Traitement chirurgical de PH

Septostomie auriculaire à ballon: effectuée pour faciliter la décharge du sang riche en oxygène dans le cœur, de gauche à droite, en raison de la différence de pression systolique. Un cathéter avec un ballon et une lame est inséré dans l'oreillette gauche. La lame coupe le septum entre les oreillettes et le ballon gonflé élargit l'ouverture.

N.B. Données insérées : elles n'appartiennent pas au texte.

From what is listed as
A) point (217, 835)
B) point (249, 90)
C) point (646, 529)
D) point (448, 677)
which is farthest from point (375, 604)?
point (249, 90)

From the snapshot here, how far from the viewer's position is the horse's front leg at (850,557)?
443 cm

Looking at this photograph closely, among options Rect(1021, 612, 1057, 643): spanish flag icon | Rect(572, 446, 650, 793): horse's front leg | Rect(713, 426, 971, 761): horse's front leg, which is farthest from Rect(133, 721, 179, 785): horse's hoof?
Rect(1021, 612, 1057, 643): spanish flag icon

Transplantation pulmonaire (ou complexe poumon-coeur): Elle est effectuée selon des indications vitales, uniquement dans des centres médicaux spécialisés. L'opération a été réalisée pour la première fois en 1963, mais en 2009, plus de 3 000 greffes de poumon réussies ont été effectuées chaque année. Le principal problème est le manque d'organes de donneurs. Les poumons ne prennent que 15%, le coeur - de 33%, et le foie et les reins - de 88% des donneurs. Contre-indications absolues pour la transplantation: insuffisance rénale et hépatique chronique, infection par le VIH, tumeurs malignes, hépatite C, présence de l'antigène HBs, tabagisme, consommation de drogues et d'alcool pendant six mois avant l'opération.

Traitement des remèdes populaires

Utiliser uniquement dans un complexe, en tant que moyen auxiliaire d'amélioration générale de l'état de santé. Pas d'auto-traitement!

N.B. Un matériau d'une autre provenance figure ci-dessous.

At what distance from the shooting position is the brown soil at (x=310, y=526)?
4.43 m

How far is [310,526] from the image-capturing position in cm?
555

  1. Fruits de rowan rouge: cuillère à soupe dans un verre d'eau bouillie, pour ½ tasse trois fois par jour. L'amygdaline contenue dans les baies réduit la sensibilité des cellules à l'hypoxie (concentration plus faible en oxygène), réduit l'œdème dû à l'effet diurétique et l'ensemble vitamines-minéraux a des effets bénéfiques sur tout le corps.
  2. Adonis (printemps), herbe: cuillère à café par tasse d'eau bouillante, 2 heures à insister, jusqu'à 2 cuillères à soupe sur un estomac vide, 2-3 fois par jour. Utilisé comme diurétique, analgésique.
  3. Jus de citrouille frais: un demi-verre par jour. Il contient beaucoup de potassium, utile dans certains types d'arythmie.

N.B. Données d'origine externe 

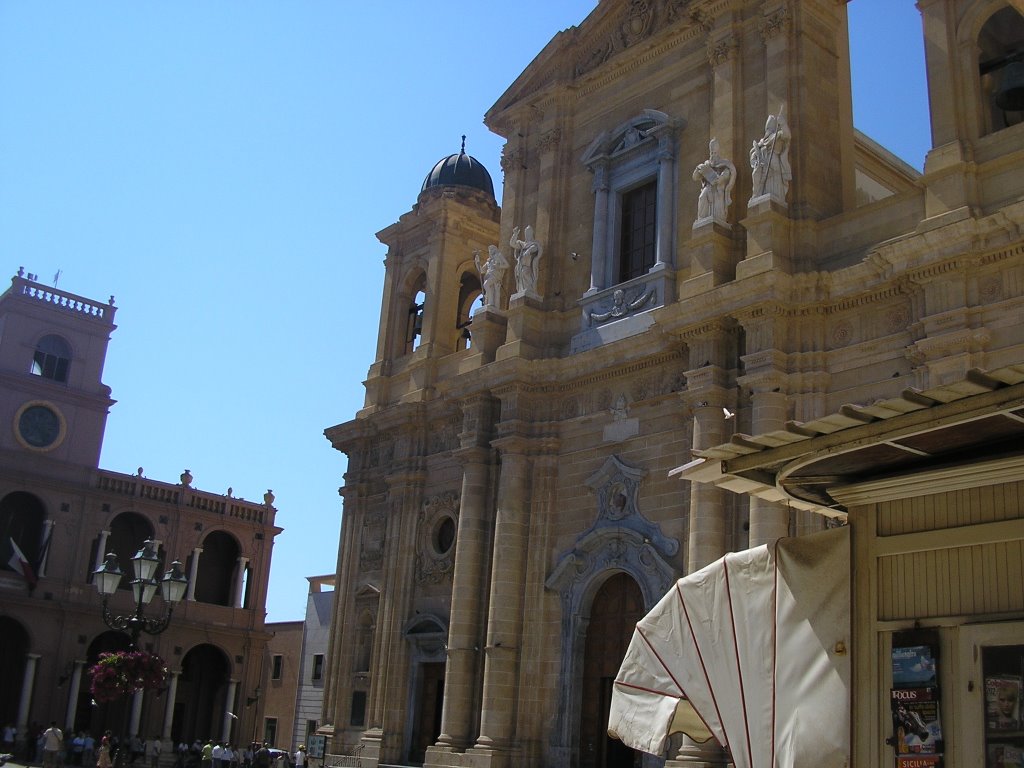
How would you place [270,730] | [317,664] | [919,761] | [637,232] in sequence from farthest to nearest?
[270,730] → [317,664] → [637,232] → [919,761]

Classification et prévision

La classification repose sur le principe de l’atteinte fonctionnelle de l’HP, la variante est modifiée et associée à des manifestations d’insuffisance cardiaque (OMS, 1998):

  • Classe I: LH avec physique normale. activité. Les charges standard sont bien tolérées, faciles pour les défaillances de gauche et de 1 degré.
  • Classe II: LH plus activité diminuée. Le confort est dans une position calme, mais les étourdissements, l’essoufflement et les douleurs à la poitrine commencent par un stress normal. Hypertension pulmonaire modérée, symptômes croissants.
  • Classe III: LH avec initiative réduite. Des problèmes même à faible charge. Le degré élevé de troubles du flux sanguin, la détérioration de la prévision.
  • Classe IV: LH avec intolérance à une activité minimale. Dyspnée, fatigue ressentie et en repos complet. Signes de défaillance circulatoire élevée - manifestations congestives sous forme d'ascite, de crises hypertensives, d'œdème pulmonaire.

La prévision sera plus favorable si:

  1. Le taux de développement de symptômes de LH est faible,
  2. Le traitement améliore l'état du patient
  3. La pression dans le système de l'artère pulmonaire diminue.

Pronostic défavorable:

  1. Les symptômes de LH se développent de manière dynamique,
  2. Les signes de décompensation du système circulatoire (œdème pulmonaire, ascite) augmentent,
  3. Niveau de pression: dans l'artère pulmonaire plus de 50 mm Hg,
  4. Avec PH idiopathique primaire.

Le pronostic global de l'hypertension artérielle pulmonaire est associé à la forme de LH et à la phase de la maladie prédominante. La mortalité par an, avec les méthodes de traitement actuelles, est de 15%. PH idiopathique: la survie des patients après un an est de 68%, après 3 ans - 48% après 5 ans - seulement 35%.